WORK ORDER:
Look through the material below. Copy every line with the string "over" in it.

BEGIN RAW DATA

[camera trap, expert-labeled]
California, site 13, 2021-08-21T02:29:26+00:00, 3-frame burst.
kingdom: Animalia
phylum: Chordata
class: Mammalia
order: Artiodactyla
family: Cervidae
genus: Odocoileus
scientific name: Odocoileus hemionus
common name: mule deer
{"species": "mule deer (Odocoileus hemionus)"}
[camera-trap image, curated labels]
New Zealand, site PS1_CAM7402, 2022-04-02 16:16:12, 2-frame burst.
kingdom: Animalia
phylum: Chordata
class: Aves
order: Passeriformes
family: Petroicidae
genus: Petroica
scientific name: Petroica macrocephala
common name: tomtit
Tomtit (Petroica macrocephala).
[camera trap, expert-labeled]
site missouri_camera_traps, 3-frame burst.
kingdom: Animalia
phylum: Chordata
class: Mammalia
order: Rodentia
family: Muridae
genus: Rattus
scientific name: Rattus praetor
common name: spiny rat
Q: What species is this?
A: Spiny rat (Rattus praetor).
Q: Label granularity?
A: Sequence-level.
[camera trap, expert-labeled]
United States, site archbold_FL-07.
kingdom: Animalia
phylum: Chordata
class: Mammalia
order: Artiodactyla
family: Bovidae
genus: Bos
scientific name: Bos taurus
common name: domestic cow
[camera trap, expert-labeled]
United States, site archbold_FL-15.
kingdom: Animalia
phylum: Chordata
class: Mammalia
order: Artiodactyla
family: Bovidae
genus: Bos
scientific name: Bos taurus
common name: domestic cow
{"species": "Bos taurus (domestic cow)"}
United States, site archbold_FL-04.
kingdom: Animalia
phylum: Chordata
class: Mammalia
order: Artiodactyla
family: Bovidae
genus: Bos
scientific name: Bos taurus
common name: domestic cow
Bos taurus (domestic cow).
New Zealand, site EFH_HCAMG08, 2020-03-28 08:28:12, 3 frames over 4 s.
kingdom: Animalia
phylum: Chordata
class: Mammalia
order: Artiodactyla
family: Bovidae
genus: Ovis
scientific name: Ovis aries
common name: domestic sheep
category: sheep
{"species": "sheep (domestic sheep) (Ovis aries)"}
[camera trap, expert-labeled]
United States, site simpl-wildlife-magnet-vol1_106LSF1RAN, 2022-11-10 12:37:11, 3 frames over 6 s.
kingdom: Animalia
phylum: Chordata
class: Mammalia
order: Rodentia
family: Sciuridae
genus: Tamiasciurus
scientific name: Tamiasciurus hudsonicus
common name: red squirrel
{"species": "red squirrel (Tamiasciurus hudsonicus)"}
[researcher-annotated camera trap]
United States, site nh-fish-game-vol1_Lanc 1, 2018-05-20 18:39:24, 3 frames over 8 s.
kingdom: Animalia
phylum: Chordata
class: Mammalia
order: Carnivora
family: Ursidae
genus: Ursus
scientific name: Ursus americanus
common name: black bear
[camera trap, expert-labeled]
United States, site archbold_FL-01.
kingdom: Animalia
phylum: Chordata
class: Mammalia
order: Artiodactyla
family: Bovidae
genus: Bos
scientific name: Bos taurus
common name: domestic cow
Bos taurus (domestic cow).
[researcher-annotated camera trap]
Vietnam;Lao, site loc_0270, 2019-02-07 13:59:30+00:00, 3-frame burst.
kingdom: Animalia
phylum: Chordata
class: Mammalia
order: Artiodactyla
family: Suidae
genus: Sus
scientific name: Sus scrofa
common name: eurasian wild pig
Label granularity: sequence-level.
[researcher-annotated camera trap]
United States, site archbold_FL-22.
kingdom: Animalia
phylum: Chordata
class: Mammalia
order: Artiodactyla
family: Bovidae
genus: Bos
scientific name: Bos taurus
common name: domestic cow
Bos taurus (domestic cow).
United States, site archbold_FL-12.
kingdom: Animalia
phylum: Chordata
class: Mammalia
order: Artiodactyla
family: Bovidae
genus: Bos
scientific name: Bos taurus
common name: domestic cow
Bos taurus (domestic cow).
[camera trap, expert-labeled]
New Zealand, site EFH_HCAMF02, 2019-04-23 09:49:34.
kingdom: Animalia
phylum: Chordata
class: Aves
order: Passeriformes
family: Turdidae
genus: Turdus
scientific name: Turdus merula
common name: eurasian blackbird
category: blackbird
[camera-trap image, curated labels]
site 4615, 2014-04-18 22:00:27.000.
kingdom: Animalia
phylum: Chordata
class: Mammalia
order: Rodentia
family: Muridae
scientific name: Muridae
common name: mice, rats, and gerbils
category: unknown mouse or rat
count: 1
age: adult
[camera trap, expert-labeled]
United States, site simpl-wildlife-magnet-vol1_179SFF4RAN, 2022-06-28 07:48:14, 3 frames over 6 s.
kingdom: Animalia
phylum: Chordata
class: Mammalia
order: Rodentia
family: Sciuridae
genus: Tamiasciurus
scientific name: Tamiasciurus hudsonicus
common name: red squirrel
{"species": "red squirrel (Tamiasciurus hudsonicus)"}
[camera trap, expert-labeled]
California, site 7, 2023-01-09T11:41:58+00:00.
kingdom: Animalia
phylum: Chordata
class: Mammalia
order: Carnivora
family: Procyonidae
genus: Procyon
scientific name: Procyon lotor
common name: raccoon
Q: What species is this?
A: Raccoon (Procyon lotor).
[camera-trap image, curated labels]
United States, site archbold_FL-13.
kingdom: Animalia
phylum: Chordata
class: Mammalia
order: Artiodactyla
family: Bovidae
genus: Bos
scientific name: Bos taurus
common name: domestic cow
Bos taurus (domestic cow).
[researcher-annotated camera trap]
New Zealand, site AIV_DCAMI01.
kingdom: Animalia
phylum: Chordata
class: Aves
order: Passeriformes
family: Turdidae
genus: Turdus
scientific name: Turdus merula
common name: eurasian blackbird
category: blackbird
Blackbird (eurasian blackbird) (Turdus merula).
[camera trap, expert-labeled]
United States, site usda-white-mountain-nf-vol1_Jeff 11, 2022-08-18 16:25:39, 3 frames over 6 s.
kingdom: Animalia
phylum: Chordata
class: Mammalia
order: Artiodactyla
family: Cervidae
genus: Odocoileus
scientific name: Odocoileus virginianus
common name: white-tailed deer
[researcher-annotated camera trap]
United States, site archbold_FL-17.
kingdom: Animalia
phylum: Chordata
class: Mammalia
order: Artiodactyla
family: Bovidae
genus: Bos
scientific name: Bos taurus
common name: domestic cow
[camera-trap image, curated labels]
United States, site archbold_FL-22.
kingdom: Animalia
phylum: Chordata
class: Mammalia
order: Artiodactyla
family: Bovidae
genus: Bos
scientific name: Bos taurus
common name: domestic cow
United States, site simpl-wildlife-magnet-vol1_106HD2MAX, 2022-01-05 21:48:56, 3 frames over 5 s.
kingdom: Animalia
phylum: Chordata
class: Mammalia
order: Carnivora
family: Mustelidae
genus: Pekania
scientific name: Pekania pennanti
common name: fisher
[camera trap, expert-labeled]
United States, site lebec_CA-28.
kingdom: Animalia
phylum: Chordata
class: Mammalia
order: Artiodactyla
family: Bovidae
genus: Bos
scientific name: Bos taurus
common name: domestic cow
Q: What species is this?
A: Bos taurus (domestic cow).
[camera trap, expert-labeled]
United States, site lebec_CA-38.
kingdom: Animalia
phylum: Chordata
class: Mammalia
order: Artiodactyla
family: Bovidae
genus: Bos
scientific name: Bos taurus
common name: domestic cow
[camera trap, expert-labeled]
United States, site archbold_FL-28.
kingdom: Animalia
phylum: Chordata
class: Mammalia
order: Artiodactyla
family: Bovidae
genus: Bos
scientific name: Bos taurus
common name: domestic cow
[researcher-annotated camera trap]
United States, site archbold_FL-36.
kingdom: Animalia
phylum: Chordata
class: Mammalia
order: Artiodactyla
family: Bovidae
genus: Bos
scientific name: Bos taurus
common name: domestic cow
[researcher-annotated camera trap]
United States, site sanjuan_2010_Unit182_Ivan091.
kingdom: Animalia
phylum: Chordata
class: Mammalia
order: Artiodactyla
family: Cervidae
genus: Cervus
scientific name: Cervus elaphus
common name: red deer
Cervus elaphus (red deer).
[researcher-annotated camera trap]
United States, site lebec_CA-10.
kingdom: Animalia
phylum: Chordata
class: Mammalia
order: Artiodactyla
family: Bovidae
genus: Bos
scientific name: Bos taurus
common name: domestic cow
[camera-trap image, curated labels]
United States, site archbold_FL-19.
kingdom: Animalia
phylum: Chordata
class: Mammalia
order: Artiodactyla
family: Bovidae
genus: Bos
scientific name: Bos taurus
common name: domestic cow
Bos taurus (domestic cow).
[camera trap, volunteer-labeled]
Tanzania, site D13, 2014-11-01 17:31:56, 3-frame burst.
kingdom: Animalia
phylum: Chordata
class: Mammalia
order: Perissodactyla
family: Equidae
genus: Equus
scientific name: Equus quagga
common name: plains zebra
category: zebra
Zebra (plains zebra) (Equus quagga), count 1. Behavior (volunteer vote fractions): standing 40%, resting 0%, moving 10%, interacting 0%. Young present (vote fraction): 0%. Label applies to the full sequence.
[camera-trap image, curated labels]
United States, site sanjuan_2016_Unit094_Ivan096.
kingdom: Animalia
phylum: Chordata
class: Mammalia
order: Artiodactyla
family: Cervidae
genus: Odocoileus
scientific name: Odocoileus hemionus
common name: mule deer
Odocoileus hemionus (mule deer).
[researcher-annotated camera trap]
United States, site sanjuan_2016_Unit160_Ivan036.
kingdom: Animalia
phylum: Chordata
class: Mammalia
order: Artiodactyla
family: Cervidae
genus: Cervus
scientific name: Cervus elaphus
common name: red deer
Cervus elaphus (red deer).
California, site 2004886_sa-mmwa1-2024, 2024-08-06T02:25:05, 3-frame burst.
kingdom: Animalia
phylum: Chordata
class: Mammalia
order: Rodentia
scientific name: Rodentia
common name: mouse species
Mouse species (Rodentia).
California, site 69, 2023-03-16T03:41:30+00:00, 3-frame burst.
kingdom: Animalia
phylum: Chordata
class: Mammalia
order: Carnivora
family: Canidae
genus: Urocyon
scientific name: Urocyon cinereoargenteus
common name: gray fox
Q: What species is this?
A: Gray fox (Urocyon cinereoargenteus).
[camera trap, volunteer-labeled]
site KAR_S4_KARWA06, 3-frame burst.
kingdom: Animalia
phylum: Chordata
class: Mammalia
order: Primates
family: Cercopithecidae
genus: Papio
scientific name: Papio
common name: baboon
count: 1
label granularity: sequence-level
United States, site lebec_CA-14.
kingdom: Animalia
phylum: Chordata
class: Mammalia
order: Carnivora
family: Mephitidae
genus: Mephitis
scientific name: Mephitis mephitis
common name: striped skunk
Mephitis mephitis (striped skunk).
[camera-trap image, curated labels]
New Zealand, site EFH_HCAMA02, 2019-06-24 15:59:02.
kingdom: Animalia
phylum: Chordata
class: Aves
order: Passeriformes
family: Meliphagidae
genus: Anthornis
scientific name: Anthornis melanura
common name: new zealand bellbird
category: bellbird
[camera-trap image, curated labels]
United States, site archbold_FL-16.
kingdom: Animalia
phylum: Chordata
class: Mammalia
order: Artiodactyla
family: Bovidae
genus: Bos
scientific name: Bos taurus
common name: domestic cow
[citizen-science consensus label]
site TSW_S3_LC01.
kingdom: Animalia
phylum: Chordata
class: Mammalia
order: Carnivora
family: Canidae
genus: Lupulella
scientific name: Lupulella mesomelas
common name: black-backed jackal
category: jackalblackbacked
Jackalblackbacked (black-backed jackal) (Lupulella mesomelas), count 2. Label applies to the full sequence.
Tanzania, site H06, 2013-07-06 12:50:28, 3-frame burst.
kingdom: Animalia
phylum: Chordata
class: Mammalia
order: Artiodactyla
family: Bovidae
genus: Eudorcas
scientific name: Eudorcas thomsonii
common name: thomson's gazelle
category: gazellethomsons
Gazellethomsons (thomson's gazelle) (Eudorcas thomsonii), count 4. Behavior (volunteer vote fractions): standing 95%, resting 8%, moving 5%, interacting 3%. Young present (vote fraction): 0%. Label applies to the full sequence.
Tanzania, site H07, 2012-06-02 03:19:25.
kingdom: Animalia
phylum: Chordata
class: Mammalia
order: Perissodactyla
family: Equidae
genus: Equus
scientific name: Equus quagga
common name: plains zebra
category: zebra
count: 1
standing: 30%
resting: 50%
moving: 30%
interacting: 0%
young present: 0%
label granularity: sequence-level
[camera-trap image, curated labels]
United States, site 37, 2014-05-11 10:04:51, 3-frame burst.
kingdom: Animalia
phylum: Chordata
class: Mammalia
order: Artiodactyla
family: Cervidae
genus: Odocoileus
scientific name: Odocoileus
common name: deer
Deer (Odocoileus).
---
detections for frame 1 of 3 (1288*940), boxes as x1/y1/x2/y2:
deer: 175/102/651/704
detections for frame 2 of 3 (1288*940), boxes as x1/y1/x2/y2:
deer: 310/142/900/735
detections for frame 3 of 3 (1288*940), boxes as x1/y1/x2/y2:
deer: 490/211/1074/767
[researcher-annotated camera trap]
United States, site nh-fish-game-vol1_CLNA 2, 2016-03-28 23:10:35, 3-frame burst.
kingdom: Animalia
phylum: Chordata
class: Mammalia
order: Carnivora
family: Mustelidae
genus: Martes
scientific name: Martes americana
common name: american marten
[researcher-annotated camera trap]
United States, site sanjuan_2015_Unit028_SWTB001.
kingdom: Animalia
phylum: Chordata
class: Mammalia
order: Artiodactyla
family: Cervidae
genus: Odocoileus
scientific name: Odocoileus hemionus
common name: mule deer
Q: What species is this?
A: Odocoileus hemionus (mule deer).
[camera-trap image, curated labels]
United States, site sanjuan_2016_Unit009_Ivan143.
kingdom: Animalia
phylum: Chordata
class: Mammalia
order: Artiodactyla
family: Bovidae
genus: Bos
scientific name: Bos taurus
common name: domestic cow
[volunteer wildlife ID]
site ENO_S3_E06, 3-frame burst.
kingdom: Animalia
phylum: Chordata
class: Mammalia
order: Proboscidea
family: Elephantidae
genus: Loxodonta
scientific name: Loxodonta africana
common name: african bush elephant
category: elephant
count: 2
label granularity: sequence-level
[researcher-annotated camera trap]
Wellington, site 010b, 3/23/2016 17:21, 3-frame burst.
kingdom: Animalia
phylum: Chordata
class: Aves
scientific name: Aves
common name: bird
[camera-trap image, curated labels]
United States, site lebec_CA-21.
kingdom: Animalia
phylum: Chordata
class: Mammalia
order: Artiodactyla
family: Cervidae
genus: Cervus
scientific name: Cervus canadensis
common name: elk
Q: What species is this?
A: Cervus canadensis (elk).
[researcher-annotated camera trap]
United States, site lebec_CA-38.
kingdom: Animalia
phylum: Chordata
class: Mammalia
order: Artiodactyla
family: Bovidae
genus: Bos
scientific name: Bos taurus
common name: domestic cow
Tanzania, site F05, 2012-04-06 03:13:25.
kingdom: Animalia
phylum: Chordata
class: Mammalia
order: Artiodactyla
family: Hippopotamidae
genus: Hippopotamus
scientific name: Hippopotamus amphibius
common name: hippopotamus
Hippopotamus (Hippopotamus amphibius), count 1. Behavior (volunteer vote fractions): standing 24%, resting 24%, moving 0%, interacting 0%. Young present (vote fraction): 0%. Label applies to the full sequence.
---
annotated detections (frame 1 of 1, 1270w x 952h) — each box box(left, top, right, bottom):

END RAW DATA

RESPONSE TO THIS EXERCISE:
New Zealand, site EFH_HCAMG08, 2020-03-28 08:28:12, 3 frames over 4 s.
United States, site simpl-wildlife-magnet-vol1_106LSF1RAN, 2022-11-10 12:37:11, 3 frames over 6 s.
United States, site nh-fish-game-vol1_Lanc 1, 2018-05-20 18:39:24, 3 frames over 8 s.
United States, site simpl-wildlife-magnet-vol1_179SFF4RAN, 2022-06-28 07:48:14, 3 frames over 6 s.
United States, site usda-white-mountain-nf-vol1_Jeff 11, 2022-08-18 16:25:39, 3 frames over 6 s.
United States, site simpl-wildlife-magnet-vol1_106HD2MAX, 2022-01-05 21:48:56, 3 frames over 5 s.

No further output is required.